• [Given data]:
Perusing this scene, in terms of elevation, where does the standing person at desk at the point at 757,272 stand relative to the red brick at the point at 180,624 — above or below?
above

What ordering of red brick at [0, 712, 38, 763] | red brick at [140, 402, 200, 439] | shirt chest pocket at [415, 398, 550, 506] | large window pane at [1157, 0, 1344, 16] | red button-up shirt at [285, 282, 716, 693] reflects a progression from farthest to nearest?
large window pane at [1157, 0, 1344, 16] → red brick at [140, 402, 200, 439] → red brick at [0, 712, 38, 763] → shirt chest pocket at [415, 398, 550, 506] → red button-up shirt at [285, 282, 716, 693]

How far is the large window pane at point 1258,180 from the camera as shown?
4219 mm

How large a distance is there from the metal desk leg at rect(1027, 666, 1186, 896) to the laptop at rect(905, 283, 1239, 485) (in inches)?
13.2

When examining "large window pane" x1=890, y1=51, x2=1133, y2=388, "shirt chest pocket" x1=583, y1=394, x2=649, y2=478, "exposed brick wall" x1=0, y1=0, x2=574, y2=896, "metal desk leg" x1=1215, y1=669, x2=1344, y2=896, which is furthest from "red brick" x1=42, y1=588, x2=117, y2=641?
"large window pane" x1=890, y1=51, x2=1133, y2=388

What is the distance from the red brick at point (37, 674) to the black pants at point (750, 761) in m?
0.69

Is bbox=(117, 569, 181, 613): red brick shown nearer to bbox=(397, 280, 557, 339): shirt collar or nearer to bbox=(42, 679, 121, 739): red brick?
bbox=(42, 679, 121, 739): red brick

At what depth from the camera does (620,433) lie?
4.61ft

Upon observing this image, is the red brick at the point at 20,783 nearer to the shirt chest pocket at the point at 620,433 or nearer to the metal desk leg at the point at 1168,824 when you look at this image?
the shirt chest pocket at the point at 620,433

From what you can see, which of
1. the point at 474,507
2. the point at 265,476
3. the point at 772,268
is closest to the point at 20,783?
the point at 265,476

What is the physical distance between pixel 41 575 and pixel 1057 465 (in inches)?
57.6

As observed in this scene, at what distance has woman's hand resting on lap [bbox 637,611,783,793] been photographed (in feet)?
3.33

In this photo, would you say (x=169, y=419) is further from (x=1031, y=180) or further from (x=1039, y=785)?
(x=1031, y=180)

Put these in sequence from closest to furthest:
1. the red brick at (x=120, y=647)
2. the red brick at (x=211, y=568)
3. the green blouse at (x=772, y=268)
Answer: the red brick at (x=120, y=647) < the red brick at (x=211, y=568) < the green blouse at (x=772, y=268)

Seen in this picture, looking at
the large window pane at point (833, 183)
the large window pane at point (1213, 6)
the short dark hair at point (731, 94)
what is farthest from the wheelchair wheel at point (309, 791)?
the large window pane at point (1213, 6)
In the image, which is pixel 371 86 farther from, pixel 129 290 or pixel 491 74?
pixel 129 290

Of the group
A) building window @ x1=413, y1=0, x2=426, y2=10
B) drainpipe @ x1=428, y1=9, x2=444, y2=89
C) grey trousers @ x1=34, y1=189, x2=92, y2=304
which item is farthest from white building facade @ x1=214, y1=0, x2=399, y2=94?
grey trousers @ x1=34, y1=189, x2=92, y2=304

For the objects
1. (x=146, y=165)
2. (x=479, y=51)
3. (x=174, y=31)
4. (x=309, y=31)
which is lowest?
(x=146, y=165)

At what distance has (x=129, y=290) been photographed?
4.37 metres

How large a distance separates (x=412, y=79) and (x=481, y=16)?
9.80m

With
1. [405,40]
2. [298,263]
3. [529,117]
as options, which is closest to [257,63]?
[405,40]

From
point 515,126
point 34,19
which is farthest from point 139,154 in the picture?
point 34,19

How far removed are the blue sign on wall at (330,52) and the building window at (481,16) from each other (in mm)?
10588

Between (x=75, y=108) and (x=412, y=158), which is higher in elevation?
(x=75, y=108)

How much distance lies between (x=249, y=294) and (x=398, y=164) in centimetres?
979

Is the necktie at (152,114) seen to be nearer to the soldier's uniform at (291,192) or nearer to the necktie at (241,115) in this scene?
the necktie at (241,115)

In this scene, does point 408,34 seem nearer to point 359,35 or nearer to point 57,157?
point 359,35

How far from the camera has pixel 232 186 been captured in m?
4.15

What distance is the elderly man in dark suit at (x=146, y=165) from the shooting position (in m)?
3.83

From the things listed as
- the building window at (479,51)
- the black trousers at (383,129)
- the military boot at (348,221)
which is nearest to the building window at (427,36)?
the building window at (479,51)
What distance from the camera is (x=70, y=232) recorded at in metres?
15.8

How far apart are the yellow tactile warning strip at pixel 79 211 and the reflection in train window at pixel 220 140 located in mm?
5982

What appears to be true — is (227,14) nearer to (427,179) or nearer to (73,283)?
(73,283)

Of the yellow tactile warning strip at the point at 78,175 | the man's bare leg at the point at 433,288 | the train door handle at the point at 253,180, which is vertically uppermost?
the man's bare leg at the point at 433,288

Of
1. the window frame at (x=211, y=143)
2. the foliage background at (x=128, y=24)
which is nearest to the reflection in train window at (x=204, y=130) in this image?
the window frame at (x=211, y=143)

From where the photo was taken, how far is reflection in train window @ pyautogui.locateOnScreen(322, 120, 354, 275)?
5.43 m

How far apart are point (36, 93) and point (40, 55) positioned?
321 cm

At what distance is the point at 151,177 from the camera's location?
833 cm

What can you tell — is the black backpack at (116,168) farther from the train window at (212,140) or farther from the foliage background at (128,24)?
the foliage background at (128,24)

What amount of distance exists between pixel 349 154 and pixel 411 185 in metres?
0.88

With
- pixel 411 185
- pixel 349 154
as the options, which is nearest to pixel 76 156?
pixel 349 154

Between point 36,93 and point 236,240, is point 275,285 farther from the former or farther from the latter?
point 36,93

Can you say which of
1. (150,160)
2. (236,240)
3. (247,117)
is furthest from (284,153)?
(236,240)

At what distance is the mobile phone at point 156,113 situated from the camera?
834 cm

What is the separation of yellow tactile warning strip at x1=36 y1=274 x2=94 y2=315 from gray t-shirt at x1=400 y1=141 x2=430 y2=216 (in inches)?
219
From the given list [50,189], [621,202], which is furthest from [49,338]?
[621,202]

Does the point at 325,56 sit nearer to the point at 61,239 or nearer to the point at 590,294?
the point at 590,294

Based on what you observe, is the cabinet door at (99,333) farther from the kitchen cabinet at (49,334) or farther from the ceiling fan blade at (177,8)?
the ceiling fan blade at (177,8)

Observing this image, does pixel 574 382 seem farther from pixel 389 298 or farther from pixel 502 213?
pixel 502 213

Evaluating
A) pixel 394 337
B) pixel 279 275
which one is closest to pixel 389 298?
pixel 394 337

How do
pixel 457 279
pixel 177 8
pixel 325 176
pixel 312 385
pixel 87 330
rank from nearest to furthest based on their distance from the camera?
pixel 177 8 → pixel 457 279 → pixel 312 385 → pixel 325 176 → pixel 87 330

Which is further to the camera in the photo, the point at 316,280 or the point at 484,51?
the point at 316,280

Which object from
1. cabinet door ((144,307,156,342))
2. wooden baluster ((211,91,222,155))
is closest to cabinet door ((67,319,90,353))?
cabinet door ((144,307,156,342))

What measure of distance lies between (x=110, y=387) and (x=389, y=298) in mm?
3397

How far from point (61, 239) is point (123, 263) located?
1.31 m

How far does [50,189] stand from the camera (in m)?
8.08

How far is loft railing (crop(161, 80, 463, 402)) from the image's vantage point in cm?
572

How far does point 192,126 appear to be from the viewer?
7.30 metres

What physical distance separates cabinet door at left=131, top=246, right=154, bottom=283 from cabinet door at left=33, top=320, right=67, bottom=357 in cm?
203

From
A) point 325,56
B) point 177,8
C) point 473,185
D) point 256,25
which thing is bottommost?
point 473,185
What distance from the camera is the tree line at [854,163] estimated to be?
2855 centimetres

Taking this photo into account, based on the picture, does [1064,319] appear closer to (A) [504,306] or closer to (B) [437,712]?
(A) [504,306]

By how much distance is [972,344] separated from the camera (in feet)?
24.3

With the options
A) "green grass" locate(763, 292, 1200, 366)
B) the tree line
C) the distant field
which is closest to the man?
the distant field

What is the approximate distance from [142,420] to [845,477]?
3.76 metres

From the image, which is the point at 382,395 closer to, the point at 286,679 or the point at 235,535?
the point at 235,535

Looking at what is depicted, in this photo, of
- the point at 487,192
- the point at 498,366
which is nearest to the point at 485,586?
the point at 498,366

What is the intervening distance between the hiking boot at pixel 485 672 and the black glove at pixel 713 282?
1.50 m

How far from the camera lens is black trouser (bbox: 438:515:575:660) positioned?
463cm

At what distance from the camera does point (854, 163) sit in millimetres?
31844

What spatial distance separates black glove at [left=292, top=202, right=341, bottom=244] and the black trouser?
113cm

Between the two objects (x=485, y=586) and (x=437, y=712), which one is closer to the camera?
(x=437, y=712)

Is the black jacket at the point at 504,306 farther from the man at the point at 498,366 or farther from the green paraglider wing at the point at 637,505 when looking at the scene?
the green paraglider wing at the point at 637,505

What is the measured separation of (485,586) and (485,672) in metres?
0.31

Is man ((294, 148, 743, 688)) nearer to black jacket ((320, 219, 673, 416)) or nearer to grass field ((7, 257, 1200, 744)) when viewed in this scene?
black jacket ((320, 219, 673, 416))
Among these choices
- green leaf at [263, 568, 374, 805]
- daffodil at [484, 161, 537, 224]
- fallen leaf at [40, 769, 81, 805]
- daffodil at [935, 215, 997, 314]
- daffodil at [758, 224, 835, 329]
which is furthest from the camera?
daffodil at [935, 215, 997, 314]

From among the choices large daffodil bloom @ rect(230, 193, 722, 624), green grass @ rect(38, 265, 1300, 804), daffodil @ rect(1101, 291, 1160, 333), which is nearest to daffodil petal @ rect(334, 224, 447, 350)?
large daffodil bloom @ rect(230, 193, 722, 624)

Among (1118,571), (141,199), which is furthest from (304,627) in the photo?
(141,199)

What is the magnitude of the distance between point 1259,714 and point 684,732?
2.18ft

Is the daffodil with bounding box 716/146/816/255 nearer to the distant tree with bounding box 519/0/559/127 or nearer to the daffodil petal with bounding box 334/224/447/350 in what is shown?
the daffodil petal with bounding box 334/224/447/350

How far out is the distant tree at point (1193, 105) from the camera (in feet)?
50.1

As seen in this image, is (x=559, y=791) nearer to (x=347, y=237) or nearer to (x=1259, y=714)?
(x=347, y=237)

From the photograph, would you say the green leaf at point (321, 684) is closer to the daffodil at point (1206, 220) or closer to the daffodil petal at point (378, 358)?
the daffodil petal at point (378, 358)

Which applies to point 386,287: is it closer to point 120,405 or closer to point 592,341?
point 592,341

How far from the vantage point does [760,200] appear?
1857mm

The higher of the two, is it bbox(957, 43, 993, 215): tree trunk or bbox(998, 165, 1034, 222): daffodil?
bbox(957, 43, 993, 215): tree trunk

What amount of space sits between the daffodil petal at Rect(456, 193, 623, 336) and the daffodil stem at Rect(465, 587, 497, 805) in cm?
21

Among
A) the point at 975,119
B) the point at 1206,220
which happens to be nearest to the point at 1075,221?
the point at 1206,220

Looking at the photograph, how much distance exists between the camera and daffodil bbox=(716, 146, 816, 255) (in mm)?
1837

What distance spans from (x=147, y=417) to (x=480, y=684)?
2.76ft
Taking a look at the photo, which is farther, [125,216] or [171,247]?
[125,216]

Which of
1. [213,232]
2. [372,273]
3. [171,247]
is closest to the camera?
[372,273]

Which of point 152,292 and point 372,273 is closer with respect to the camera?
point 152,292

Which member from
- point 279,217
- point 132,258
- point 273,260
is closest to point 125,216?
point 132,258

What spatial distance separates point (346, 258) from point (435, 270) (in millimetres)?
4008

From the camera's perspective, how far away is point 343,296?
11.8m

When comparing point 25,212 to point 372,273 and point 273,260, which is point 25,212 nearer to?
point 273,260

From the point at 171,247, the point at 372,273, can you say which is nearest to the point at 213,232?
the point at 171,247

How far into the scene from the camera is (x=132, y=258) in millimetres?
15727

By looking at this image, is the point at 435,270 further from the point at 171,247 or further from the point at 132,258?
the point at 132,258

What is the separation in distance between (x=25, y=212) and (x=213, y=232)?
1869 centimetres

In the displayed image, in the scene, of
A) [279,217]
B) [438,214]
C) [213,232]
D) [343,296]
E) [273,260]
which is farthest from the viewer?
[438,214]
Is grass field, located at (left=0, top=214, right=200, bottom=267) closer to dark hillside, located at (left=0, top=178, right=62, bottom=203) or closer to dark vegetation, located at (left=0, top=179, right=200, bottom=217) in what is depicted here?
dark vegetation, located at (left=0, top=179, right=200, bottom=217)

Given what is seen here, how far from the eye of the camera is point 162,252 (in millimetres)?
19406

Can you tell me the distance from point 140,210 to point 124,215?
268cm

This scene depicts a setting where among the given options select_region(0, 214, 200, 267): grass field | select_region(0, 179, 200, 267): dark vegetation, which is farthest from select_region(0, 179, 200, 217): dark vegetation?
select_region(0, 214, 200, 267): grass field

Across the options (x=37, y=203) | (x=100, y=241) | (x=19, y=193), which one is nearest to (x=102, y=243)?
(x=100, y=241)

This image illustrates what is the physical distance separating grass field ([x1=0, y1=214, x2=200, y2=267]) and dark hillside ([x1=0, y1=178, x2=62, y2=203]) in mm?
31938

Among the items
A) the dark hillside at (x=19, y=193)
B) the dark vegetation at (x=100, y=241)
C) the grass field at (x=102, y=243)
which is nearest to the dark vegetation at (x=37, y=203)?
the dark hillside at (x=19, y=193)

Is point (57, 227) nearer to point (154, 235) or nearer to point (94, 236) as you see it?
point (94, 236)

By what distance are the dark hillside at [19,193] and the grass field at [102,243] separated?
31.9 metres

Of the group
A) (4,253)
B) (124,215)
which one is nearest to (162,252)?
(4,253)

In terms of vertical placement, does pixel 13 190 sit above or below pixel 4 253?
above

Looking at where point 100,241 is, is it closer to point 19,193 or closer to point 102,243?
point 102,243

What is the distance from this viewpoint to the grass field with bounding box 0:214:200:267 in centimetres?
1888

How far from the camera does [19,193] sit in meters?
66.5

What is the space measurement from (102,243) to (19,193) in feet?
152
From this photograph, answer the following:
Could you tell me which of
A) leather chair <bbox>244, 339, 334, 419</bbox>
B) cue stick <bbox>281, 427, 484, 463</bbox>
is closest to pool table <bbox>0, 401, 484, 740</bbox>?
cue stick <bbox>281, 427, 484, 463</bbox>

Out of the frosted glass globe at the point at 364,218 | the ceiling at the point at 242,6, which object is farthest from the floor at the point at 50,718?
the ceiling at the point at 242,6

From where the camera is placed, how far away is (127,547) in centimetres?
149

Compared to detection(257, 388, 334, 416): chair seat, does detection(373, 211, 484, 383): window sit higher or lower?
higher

• [Required work]: Reproduce the records from the line containing "From where the camera" through the end of the records, swapping "window" for "skylight" and leaving everything else untouched.

• [The output]:
From where the camera is placed, how far away is (127,547) in centimetres?
149

Compared to detection(257, 388, 334, 416): chair seat, does detection(373, 211, 484, 383): skylight sit higher or lower?
higher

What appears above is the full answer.